→ ABOUT THIS TASK: No pictures belong in the copy. Retype exactly, and only, the stretch of lines below from the one with "6703 9th Avenue NW Bradenton FL 34209" through the one with "Tombes sur un".

Segment Start: RECORDS TO USE

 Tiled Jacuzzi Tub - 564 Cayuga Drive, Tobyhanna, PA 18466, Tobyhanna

Segment End: RECORDS TO USE
Segment Start: RECORDS TO USE

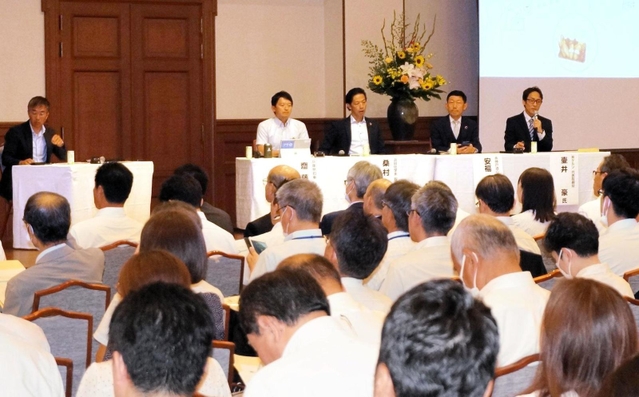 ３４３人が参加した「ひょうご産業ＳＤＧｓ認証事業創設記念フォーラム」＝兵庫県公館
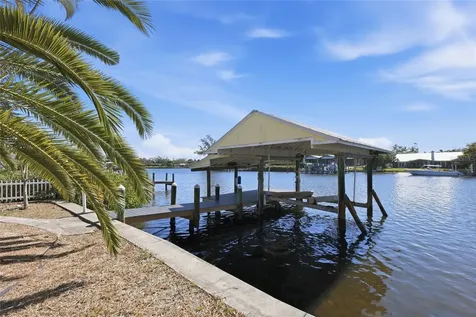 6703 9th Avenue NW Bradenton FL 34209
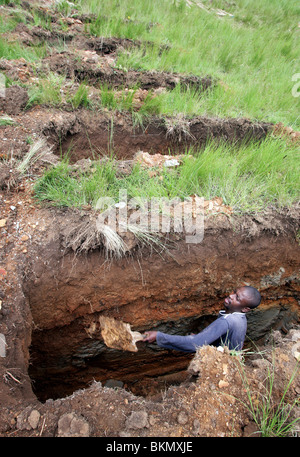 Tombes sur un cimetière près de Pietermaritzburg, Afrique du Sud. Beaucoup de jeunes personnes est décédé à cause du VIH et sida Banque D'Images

Segment End: RECORDS TO USE

→ ANSWER BOX:
 6703 9th Avenue NW Bradenton FL 34209
 Tombes sur un cimetière près de Pietermaritzburg, Afrique du Sud. Beaucoup de jeunes personnes est décédé à cause du VIH et sida Banque D'Images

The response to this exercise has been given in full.